__Request__
Please reproduce all of the data below word for word, leaving out the pictures.

Spatial reasoning data:
"""

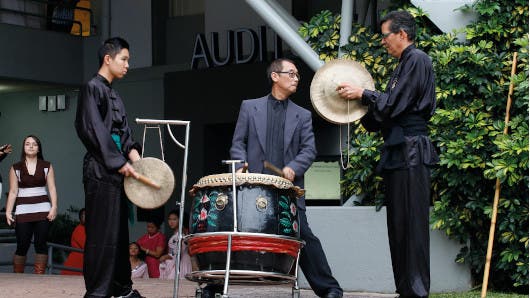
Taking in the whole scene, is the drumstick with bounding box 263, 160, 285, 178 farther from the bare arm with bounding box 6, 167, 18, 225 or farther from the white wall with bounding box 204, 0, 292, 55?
the white wall with bounding box 204, 0, 292, 55

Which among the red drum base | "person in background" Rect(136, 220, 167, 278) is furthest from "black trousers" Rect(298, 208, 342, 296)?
"person in background" Rect(136, 220, 167, 278)

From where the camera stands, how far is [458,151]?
9.46m

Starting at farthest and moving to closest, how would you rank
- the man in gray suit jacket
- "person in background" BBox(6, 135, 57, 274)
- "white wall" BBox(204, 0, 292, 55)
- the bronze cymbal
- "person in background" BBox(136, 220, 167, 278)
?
"white wall" BBox(204, 0, 292, 55)
"person in background" BBox(136, 220, 167, 278)
"person in background" BBox(6, 135, 57, 274)
the man in gray suit jacket
the bronze cymbal

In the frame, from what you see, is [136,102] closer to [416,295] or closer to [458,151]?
[458,151]

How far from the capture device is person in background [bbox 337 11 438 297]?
23.4 ft

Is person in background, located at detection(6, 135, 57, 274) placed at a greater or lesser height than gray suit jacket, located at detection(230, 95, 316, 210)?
lesser

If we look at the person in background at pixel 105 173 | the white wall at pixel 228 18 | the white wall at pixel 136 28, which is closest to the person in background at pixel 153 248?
the white wall at pixel 228 18

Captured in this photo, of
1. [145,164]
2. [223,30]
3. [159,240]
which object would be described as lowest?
[159,240]

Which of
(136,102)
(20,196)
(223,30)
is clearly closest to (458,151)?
(20,196)

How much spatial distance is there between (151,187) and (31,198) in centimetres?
561

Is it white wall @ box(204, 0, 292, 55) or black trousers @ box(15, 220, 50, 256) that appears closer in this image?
black trousers @ box(15, 220, 50, 256)

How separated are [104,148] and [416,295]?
2.24 metres

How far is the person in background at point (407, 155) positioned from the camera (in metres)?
7.12

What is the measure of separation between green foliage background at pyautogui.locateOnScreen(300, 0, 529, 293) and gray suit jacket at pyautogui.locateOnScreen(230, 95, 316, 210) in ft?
5.72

"""

__In response__
Taking in the whole scene, is the drumstick with bounding box 263, 160, 285, 178 farther from the bare arm with bounding box 6, 167, 18, 225 or farther from the white wall with bounding box 204, 0, 292, 55?
the white wall with bounding box 204, 0, 292, 55

Which among the red drum base | "person in background" Rect(136, 220, 167, 278) is furthest from "black trousers" Rect(298, 208, 342, 296)?
"person in background" Rect(136, 220, 167, 278)

From where the camera stands, how far is [458,151]?
9.46m

Starting at farthest and moving to closest, how would you rank
- the man in gray suit jacket
- "person in background" BBox(6, 135, 57, 274)
- "white wall" BBox(204, 0, 292, 55)
- the bronze cymbal
- "person in background" BBox(136, 220, 167, 278)
?
"white wall" BBox(204, 0, 292, 55)
"person in background" BBox(136, 220, 167, 278)
"person in background" BBox(6, 135, 57, 274)
the man in gray suit jacket
the bronze cymbal

In the frame, from what you see, is [136,102] closer to [416,295] or closer to [458,151]?
[458,151]

How far from the capture device is person in background [bbox 337 11 438 297]?
23.4 ft

Is person in background, located at detection(6, 135, 57, 274) placed at a greater or lesser height than gray suit jacket, located at detection(230, 95, 316, 210)?
lesser

If we look at the person in background at pixel 105 173 | the white wall at pixel 228 18 | the white wall at pixel 136 28, which is closest to the person in background at pixel 153 248?
the white wall at pixel 228 18

Captured in this photo, of
1. [145,164]
2. [223,30]
3. [159,240]
which object would be described as lowest?
[159,240]

Which of
(136,102)
(20,196)
(223,30)
is clearly closest to (458,151)?
(20,196)

How much spatial distance is there between (151,187) and (31,198) in centimetres?
561

Is it white wall @ box(204, 0, 292, 55) or black trousers @ box(15, 220, 50, 256) that appears closer in this image?
black trousers @ box(15, 220, 50, 256)

How separated are [104,148] and [416,295]?
2.24 metres

How far is the person in background at point (407, 155) positioned from the camera (in metres)?
7.12

What is the measure of separation between green foliage background at pyautogui.locateOnScreen(300, 0, 529, 293) and gray suit jacket at pyautogui.locateOnScreen(230, 95, 316, 210) in ft?
5.72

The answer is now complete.